O país rural da Idade Média consistia essencialmente em baldios, terrenos com floresta e de pastagem. Nas aldeias vivia uma comunidade estruturada económica e socialmente, onde os mais poderosos (denominados homens bons) imperavam em guildas e suportavam (com contrapartidas) os encargos que os menos abastados não podiam comportar. Como se verifica, o fenómeno da vizinhança, da aglutinação protetora, era primordial neste período.
Neste ambiente imperaram os senhores, que usufruíam dos produtos do trabalho dos aldeãos que viviam nos seus domínios em troca de defesa e mais algumas benesses. Havia contudo revoltas entre os camponeses, uma vez que a justiça nem sempre era exercida equitativamente, sendo estas, grande parte das vezes, reprimidas pela superioridade que as armas outorgavam ao senhor. Paralelamente, existiam aqueles que viviam da transação, do comércio, que não tinham laços com nenhum senhor porque tinham uma vida essencialmente nómada e que por isso eram socialmente desvantajosos para os senhores, podendo desestabilizar os vassalos.
Observando o panorama do que então era Portugal, verifica-se uma maior incidência de famílias pertencentes à nobreza nas zonas territoriais mais populosas.
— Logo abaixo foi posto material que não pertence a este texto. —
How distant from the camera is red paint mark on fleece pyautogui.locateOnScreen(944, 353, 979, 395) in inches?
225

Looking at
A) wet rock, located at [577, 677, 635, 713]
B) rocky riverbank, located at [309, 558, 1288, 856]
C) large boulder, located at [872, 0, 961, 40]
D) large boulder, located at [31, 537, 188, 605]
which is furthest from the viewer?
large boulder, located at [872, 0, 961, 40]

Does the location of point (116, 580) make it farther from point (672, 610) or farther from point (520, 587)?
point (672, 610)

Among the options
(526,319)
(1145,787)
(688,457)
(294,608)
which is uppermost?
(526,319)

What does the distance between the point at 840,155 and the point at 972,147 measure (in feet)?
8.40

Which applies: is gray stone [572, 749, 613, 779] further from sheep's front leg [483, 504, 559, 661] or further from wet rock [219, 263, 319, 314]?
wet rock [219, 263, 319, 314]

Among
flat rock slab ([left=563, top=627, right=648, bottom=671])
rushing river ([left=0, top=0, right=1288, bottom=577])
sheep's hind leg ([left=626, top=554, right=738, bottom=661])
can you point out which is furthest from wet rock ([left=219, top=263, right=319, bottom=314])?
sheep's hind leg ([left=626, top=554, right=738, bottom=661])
Contudo, estas famílias integravam-se sobretudo na classe nobre de nível inferior e, uma vez que aspiravam à ascensão a um patamar acima daquele que ocupavam, necessitavam de explorar todos os recursos integrantes nas terras de sua propriedade. Assim, teriam os ocupantes destas propriedades de produzir a todo o custo a máxima riqueza possível, dando origem a insurreições que por vezes eram cruelmente abafadas.
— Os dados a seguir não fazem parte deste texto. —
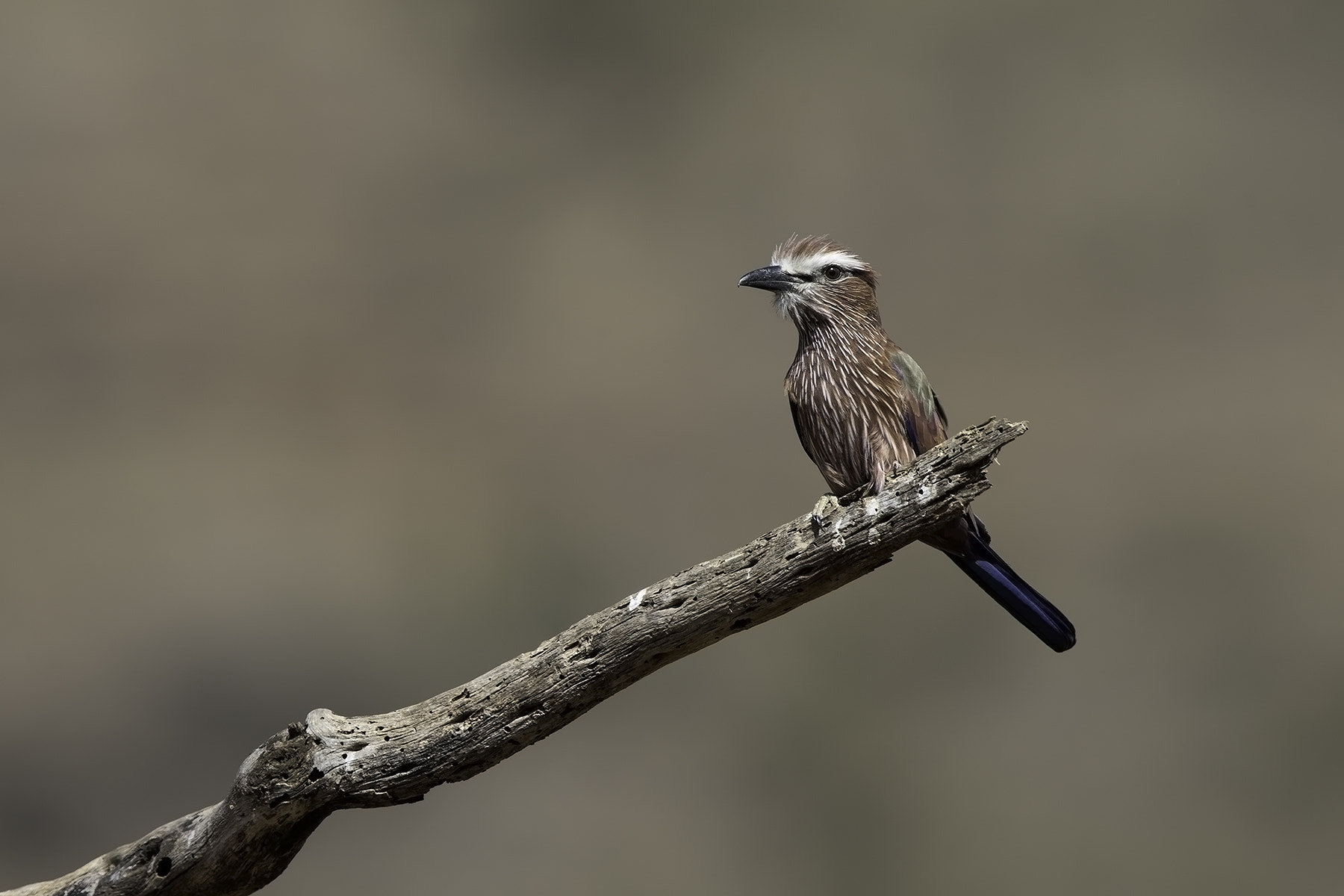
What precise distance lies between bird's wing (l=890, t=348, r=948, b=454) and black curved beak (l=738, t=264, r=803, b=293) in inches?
12.9

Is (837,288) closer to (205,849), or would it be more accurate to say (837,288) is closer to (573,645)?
(573,645)

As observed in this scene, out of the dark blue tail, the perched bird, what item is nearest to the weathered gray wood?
the perched bird

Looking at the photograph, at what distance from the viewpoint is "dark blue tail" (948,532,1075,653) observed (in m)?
2.73

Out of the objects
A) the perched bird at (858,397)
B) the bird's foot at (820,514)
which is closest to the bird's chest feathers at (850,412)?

No entanto, houve determinadas zonas do país (nomeadamente em Trás-os-Montes) que conseguiram superar um pouco esta dominação senhorial e conquistar alguns direitos que lhes permitiam possuir uma certa independência. Entre estas prerrogativas deve mencionar-se, por exemplo, a de certas comunidades poderem eleger o seu governante direto. Esta situação verificou-se, todavia, por volta do século XIII, tendo sido praticamente anulado pelo avanço das conquistas, ao serem concedidas terras ou domínios senhoriais aos guerreiros pelos bons serviços prestados.